Fitch: Bank Liquidity, Credit Ample as Fed Delays Taper
Fitch said that the Federal Reserve’s announcement that it will make no changes in its asset purchase program suggests that U.S. bank liquidity will remain near record levels, as securities held on the Fed’s balance sheet continue to grow. When a tapering of quantitative easing (QE) does eventually begin, Fitch said it expects the impact of reduced bond buying to have little immediate effect on banks’ lending capacity and funding costs.
Five years after the start of QE by the Fed, sustained asset purchases and slow loan growth have created a large deposit cushion for banks that should begin to fall only slowly when monetary stimulus is unwound, Fitch said.
Excess deposits (deposits minus loans) in the U.S. banking system remain at an all-time high.

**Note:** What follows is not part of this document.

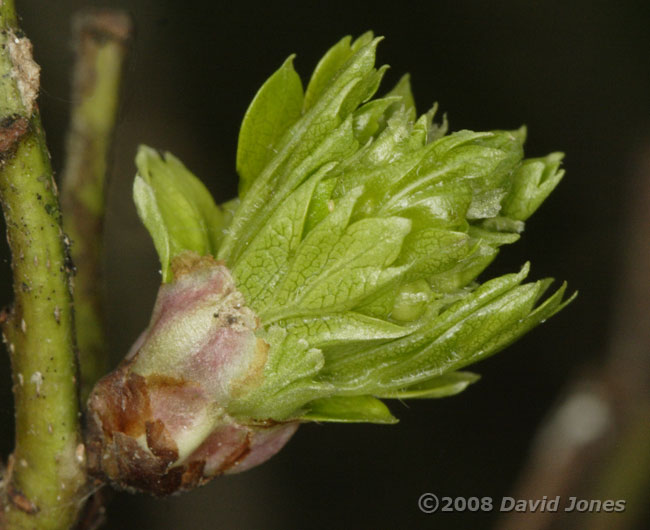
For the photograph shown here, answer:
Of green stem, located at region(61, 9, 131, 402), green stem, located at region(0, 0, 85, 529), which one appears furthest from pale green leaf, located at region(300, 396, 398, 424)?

September Fed data indicate that they totaled $2.24 trillion (approximately 14% of GDP). Total bank cash holdings were $2.44 trillion. By comparison, the cash balances figure in September 2008 (before the launch of QE) was $388 billion, Fitch noted.
The gradual start of a wind-down in Fed bond purchases will eventually begin a process in which banks’ cash holdings and loan-to-deposit ratios return to historical norms. A steady reduction in the money supply will lead to a manageable run-off in excess deposits, Fitch added.
While lending capacity will not be eroded by future tapering, borrowers are already feeling the effects of higher interest rates brought about by anticipation of the Fed’s asset purchase pull-back. This has been evident since early summer in the mortgage market as refinancing activity has slowed, according to Fitch.
The ratings firm added that as a result of robust liquidity positions and excess deposits, no near-term changes in banks’ funding costs are likely once tapering begins. Deposit pricing will remain inelastic. However, to the extent that tighter monetary policy ultimately drives short-term rates higher, some banks with higher loan-to-deposit ratios could begin to see cost pressures in funding.